What you are asked to do
Starting at the line that holds "Of pixel 456", restate every line word for word up to and including the last one in the listing below, and omit all pictures.

[START Records]

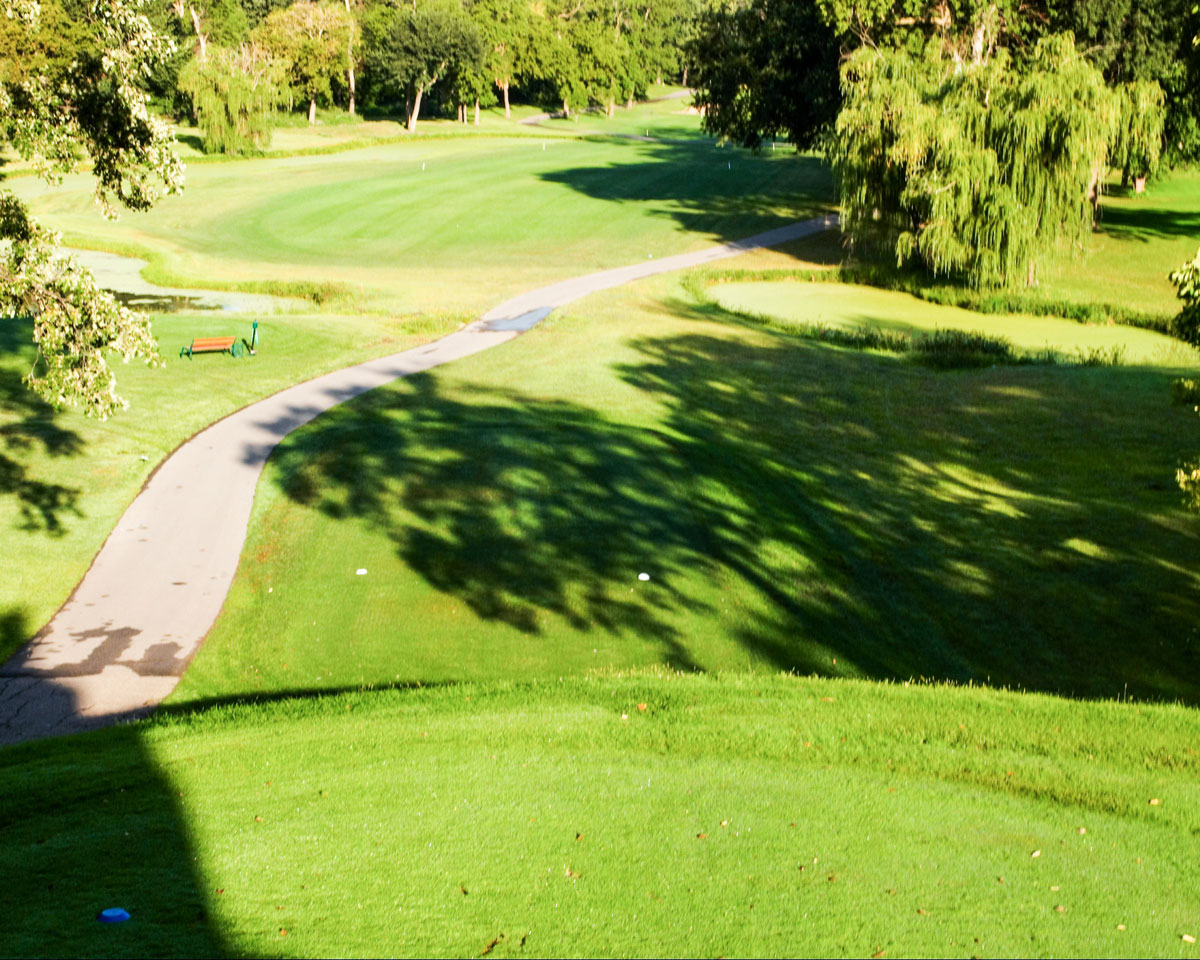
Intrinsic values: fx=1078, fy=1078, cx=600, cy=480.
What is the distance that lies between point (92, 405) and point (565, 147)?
87.7m

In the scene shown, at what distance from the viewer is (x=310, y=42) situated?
102 meters

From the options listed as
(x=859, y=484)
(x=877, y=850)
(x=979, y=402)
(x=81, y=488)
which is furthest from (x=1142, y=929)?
(x=979, y=402)

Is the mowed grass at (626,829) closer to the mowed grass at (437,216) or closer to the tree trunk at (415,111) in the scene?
the mowed grass at (437,216)

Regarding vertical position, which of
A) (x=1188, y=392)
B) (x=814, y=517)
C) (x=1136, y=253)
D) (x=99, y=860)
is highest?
(x=1136, y=253)

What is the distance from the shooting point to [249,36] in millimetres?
103125

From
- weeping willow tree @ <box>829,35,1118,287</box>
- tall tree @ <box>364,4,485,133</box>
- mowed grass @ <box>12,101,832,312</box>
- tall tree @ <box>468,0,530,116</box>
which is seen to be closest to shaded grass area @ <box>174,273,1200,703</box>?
weeping willow tree @ <box>829,35,1118,287</box>

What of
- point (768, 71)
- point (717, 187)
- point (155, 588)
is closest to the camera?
point (155, 588)

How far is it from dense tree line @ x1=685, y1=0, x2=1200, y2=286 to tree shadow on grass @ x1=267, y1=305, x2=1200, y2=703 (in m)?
13.8

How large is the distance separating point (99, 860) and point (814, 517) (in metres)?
14.8

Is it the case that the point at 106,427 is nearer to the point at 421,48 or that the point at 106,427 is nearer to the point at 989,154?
the point at 989,154

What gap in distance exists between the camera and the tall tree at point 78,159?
13.6 m

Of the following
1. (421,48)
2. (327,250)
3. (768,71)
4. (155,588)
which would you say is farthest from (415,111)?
(155,588)

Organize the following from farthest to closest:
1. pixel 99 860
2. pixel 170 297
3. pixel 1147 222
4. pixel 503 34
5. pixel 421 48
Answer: pixel 503 34 → pixel 421 48 → pixel 1147 222 → pixel 170 297 → pixel 99 860

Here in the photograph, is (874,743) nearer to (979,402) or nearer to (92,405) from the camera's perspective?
(92,405)
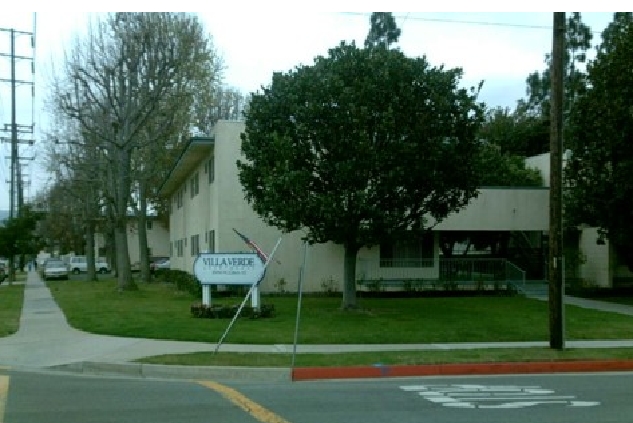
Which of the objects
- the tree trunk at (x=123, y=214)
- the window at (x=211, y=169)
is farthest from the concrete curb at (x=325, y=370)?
the tree trunk at (x=123, y=214)

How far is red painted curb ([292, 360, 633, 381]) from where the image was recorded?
12461mm

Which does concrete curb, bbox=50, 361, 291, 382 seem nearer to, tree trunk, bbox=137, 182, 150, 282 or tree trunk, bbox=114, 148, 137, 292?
tree trunk, bbox=114, 148, 137, 292

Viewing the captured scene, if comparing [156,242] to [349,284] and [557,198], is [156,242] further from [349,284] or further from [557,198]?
[557,198]

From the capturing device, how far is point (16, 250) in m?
43.3

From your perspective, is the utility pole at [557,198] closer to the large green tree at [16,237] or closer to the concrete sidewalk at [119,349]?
the concrete sidewalk at [119,349]

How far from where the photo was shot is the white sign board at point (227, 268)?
19.5 meters

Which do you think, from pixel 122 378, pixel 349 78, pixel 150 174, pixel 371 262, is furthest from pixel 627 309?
pixel 150 174

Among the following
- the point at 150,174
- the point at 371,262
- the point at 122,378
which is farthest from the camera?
the point at 150,174

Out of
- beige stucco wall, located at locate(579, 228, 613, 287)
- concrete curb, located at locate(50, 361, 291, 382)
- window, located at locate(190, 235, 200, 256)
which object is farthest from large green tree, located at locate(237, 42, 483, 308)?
window, located at locate(190, 235, 200, 256)

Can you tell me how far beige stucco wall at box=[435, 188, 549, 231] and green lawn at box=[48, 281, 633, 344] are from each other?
5.03 metres

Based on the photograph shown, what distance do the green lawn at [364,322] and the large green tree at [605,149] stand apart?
3.75 metres

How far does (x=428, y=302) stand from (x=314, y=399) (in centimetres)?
1672

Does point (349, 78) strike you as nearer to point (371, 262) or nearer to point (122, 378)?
point (122, 378)

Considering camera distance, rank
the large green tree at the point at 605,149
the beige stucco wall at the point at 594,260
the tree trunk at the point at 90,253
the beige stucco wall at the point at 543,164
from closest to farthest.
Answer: the large green tree at the point at 605,149
the beige stucco wall at the point at 594,260
the beige stucco wall at the point at 543,164
the tree trunk at the point at 90,253
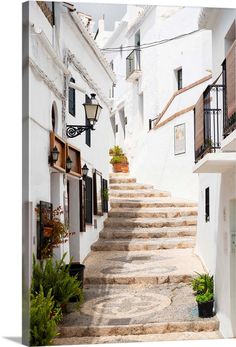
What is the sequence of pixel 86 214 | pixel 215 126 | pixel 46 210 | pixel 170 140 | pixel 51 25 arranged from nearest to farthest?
1. pixel 46 210
2. pixel 51 25
3. pixel 215 126
4. pixel 86 214
5. pixel 170 140

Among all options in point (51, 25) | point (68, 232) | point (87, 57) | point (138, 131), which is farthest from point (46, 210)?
point (138, 131)

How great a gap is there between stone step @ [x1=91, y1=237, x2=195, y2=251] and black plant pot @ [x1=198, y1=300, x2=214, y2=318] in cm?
98

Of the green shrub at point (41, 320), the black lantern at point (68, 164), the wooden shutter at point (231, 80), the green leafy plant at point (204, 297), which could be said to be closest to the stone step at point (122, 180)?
the black lantern at point (68, 164)

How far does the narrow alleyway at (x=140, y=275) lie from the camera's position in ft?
18.1

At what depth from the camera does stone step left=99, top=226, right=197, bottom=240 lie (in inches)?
271

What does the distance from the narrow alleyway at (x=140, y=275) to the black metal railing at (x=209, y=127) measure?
1035 mm

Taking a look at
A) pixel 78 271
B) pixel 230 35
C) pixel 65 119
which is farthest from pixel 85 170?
pixel 230 35

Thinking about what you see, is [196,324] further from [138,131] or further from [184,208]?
[138,131]

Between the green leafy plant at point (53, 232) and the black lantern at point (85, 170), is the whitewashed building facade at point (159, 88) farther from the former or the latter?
the green leafy plant at point (53, 232)

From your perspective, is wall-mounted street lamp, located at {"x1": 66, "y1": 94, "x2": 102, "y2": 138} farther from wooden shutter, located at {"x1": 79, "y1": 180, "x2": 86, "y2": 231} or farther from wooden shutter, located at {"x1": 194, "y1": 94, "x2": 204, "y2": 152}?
wooden shutter, located at {"x1": 194, "y1": 94, "x2": 204, "y2": 152}

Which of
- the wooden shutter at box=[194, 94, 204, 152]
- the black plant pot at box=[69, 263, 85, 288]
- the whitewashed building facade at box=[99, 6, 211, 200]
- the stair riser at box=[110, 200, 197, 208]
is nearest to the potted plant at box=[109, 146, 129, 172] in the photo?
the whitewashed building facade at box=[99, 6, 211, 200]

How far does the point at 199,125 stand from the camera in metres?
6.04

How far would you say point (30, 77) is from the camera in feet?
16.6

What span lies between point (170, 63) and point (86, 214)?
283 cm
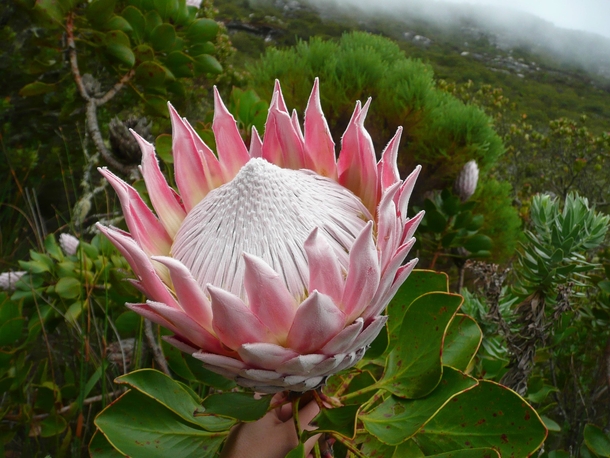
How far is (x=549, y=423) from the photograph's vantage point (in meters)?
1.12

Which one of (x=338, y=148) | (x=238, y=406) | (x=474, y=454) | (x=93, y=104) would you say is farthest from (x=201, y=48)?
(x=474, y=454)

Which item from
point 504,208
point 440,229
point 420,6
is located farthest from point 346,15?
point 440,229

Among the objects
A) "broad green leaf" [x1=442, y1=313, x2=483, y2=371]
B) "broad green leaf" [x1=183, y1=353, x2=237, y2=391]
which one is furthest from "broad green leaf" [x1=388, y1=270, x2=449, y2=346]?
"broad green leaf" [x1=183, y1=353, x2=237, y2=391]

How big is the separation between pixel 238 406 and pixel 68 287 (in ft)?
2.54

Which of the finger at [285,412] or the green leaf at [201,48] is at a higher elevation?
the green leaf at [201,48]

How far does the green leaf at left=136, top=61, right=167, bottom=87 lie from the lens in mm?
1393

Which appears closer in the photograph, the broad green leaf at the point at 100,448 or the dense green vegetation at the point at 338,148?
the broad green leaf at the point at 100,448

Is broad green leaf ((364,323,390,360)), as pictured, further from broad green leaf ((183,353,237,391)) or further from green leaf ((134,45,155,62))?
green leaf ((134,45,155,62))

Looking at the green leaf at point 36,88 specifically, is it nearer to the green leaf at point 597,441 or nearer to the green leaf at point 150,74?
the green leaf at point 150,74

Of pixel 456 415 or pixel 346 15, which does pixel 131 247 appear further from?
pixel 346 15

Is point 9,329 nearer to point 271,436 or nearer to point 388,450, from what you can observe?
point 271,436

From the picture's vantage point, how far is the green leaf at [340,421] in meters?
0.49

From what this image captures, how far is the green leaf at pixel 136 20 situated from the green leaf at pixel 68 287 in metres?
0.82

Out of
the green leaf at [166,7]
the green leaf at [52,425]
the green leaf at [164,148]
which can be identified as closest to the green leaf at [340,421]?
the green leaf at [164,148]
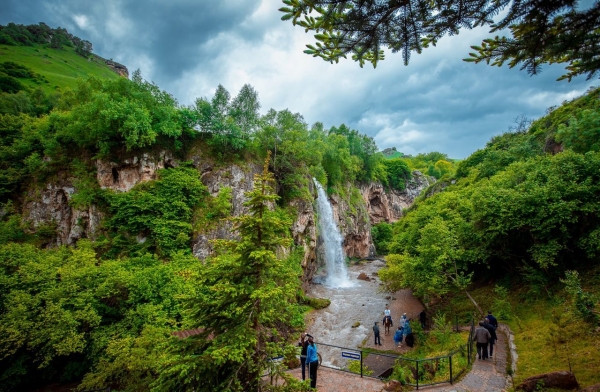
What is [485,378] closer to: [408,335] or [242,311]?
[408,335]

[END Records]

Answer to the task
Of pixel 456 415 or pixel 346 15, which does pixel 131 247 appear further from?
pixel 346 15

Is point 9,329 nearer to point 271,436 or nearer to point 388,450, from what you can observe?
point 271,436

From the picture's vantage point, how far is the green leaf at [340,421] in meters?
0.49

From what this image captures, how far is the green leaf at pixel 136 20 situated from the green leaf at pixel 68 287 in metres?
0.82

Out of
the green leaf at [166,7]
the green leaf at [52,425]
the green leaf at [164,148]
which can be identified as closest to the green leaf at [340,421]?
the green leaf at [164,148]
What is [485,378] closer to: [408,335] or [242,311]?
[408,335]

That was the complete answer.